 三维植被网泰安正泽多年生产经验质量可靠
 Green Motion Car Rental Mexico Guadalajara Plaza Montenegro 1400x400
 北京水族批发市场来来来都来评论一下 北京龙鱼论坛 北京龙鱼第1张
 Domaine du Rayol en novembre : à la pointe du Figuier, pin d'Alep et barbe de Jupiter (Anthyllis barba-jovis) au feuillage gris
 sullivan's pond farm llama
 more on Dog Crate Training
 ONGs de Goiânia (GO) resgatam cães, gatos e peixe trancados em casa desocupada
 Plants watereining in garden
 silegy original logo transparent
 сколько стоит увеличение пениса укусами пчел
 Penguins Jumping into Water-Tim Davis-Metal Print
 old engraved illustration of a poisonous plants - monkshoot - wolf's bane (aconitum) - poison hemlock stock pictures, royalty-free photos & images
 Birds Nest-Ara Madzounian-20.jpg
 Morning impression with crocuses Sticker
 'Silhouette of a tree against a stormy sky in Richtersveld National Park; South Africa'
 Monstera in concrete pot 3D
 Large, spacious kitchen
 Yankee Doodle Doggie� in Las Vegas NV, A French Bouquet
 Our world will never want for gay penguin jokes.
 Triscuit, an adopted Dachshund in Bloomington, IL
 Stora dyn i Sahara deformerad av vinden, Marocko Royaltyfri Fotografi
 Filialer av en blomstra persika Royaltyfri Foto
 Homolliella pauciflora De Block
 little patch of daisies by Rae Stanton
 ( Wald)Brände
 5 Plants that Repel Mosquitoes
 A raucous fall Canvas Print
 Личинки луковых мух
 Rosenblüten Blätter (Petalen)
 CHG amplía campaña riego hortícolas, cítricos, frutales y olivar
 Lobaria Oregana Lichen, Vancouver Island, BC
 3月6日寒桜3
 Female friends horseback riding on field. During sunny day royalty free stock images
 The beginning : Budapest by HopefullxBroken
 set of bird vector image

++++

**EXERCISE DIRECTIONS:** Take from the material above every line that includes the word "images".

**REPLY:**
 old engraved illustration of a poisonous plants - monkshoot - wolf's bane (aconitum) - poison hemlock stock pictures, royalty-free photos & images
 Female friends horseback riding on field. During sunny day royalty free stock images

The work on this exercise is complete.